Outrage Grows Over Band A Electricity Billing

Nigerians are paying significantly higher electricity tariffs under the Band A classification framework but receiving far less than promised, as fresh data and consumer accounts from across the country expose a deepening crisis of service delivery, regulatory failure, and growing public frustration.

Two years after the Nigerian Electricity Regulatory Commission (NERC) decoupled Band A feeders from the electricity subsidy scheme and raised tariffs from approximately N68 per kilowatt-hour to over N200 per kilowatt-hour, an additional N2 trillion has flowed into the electricity sector through higher consumer payments, with another N501 billion raised from the capital market this year, according to NERC figures. Yet power supply remains critically stagnant.

Data obtained from the Nigerian Independent System Operator (NISO) shows that average electricity generation currently hovers around 4,200 megawatts, while the 11 distribution companies (DisCos) allocate approximately 3,618MW across the country. Yola DisCo recorded the lowest allocation at just 50MW, while Abuja DisCo led with 634MW, exposing severe regional supply disparities nationwide.

On the ground, consumers tell a story far removed from official assurances. Band A feeders were promised a guaranteed minimum of 20 hours of electricity daily in exchange for premium billing. Residents in Osogbo and Ede told The Guardian that the 20-hour promise exists “only on paper.” One Osogbo resident, Adeyemi Aderemi, said supply in his area regularly drops to 10 to 12 hours despite continued premium billing.

The Lagos State Electricity Regulatory Commission (LASERC), in its 2025 electricity market report, confirmed the scale of service failures in the country’s commercial capital. Excel Distribution Limited achieved only 33.8 percent compliance with Band A supply thresholds, while IE Energy Lagos recorded just 20 percent compliance. The Commission described the situation as “a serious consumer protection issue requiring urgent action.”
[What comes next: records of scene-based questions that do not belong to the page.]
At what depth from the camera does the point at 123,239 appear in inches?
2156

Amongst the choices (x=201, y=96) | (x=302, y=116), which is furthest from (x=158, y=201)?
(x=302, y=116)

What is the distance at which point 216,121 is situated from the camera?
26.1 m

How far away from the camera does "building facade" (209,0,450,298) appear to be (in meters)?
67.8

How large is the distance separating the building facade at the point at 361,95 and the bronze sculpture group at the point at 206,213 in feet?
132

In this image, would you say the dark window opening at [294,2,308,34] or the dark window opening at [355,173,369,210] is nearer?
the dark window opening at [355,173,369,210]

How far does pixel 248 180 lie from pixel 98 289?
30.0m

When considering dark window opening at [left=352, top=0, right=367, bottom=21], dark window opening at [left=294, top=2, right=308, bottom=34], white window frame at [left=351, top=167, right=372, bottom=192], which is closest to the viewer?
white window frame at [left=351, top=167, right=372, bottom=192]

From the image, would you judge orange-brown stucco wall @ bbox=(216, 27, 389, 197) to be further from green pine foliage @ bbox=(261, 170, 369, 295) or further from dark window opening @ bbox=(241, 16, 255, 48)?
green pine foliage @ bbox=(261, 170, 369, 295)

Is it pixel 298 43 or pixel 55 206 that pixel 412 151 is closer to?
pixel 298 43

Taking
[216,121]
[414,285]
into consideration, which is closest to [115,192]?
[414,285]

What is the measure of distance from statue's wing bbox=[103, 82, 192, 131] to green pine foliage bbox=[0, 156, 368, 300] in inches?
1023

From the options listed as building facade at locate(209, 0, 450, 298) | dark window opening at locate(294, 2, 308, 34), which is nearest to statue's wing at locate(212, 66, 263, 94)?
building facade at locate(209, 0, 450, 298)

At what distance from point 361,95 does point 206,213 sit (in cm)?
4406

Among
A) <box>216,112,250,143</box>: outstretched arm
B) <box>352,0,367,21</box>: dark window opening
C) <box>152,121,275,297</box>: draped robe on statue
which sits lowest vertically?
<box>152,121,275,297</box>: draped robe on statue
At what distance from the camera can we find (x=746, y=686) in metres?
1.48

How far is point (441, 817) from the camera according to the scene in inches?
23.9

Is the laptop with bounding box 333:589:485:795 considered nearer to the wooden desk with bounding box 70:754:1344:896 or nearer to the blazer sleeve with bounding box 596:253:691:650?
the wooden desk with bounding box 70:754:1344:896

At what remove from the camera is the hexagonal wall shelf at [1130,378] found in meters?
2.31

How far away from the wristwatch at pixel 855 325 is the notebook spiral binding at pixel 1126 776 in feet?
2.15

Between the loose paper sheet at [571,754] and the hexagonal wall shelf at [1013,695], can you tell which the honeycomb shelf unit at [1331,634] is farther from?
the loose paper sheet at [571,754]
In Abuja’s Sun City Estate, residents reported receiving as little as four to six hours of electricity daily despite premium tariff charges, with some spending up to N70,000 weekly on generator fuel. In Port Harcourt, a school operator reported electricity bills rising from N300,000 to N1.6 million following migration to Band A.

National Coordinator of the All Electricity Consumers Protection Forum, Adeola Samuel-Ilori, told The Guardian that the Band A framework “was intentionally designed to help the DisCos recover money that was never invested in the sector,” adding that six years into the service-based tariff regime, Nigerians have witnessed “a worsening exploitation of consumers’ hard-earned income.”

The Association of Nigerian Electricity Distributors (ANED) Executive Director Sunday Oduntan attributed underperformance to gas shortages and generation constraints, telling The Guardian that DisCos can only distribute what is allocated through the generation chain.

Meanwhile, Lagos State is pushing ahead with plans for a fully commercial electricity model. State Commissioner Biodun Ogunleye confirmed that Lagos operates without subsidies and is deploying independent technology to monitor feeder performance, though a fresh tariff increase may follow.

Energy economist Prof. Adeola Adinikinju of the University of Ibadan warned that Nigeria “must explore alternative pathways,” given huge borrowings with limited results visible to ordinary citizens.